A distributed implementation of argon built using Cloud Haskell with a PostgreSQL database.
Distributed-Argon uses cloud haskell, implementing the work-stealing and the master/slave algorithm, for distributing the workload of argon, a library which measures code complexity.
The program accepts a GitHub repository and then calculates the complexity for every file of every commit in the project, storing the results in a database. I created another repository Charting-Complexity to generate the graphs.
I decided to implement two algorithms and graph their results against eachother.
- Work-Stealing
A worker nodes steal work from the manager. the manager sends each file on a first-come-first-serve basis. The workers evaluate the complexity, return the result and request more work from the manager. This implementation is often referred to as the self-scheduling or work-stealing pattern.
Link to implementation in the source
- Master/Slave
A manager node decides on the distribution of the work. the manager splits up the work evenly (per-file basis) and distributes an even amount to each worker.

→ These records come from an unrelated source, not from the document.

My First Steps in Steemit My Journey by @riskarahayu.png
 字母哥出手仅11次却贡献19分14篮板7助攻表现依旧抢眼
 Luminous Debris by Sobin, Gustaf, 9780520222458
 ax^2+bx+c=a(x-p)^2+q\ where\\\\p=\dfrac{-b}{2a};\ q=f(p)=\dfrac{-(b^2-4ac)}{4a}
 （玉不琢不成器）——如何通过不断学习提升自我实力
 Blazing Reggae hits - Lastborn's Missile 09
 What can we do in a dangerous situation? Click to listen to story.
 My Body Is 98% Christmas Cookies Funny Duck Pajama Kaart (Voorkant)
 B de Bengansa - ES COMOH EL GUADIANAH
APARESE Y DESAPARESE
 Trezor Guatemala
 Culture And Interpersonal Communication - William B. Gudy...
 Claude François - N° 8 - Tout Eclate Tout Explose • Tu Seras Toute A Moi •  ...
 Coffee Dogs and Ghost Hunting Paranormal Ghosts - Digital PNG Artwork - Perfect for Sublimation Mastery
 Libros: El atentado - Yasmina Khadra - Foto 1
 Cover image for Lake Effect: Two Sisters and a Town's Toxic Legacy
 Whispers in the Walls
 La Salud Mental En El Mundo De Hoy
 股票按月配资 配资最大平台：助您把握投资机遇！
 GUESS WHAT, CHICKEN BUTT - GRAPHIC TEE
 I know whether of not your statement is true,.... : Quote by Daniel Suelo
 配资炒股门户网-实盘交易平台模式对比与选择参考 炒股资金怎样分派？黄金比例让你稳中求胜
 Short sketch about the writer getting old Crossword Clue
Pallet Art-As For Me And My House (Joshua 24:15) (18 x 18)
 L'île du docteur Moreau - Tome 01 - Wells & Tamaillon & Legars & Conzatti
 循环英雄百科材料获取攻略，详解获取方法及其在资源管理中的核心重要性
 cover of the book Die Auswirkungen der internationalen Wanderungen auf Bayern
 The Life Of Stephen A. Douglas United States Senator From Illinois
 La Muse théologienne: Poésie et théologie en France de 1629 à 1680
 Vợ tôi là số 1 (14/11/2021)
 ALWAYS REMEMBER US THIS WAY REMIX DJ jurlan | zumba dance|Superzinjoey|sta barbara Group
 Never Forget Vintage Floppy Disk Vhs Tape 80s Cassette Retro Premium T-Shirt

Link to implementation in the source
The manager stores the results it receives from the workers in a database as they come in non-deterministically.
As I would have expected, the work-stealing pattern was a faster approach on average. This can be seen from the sample results provided below. Rather than the manager sending files, and the workers waiting, it is faster for the manager to send work to whoever is ready. In the master/slave there is the potential for lost working time while a manager is waiting for a worker to finish some previous task. This does not occur with the work-stealing pattern however, as the manager simply sends the work to whoever is ready.
A PostgreSQL database is used to store the revelant information relating to a repositories complexity and the time taken with various amounts of nodes. There a database maintains two
Repository
Id | Url | Nodes | Start Time | End time |
---|---|---|---|---|
1 | https://github.com... | 2 | 2017-11-26 15:02:36.830273+00 | 2017-11-26 15:03:25.63044+00 |
Commit Info
Id | Commit | Start Time | End Time |
---|---|---|---|
1 | 22939d... | 2017-11-26 15:02:36.830273+00 | 2017-11-26 15:02:36.830273+00 |
Commit Results
Id | Commit | File Path | Complexity |
---|---|---|---|
1 | 22939d... | Distributed-Argon/src/Lib.hs | JSON data |
- PostgreSQL to store the data.
- Stack to build and run the project.
stack build
Fire up two shells and execute the following scripts.
bash workers.sh
bash run.sh <Github Repository> <pattern>
The patterns can be
work-stealing
or master-slave
The number of workers, host address and port numbers, can be edited by altering the worker.sh and manager.sh scripts.
I have built a graphical display of the results using Chart.js. A link to that repo can be found here
Alternatively, as all the necessary information is stored in a database, it can therefore be manipulated in any way you see fit.
To all the argon contributors for allowing me to display my distributed programming skills with their great library!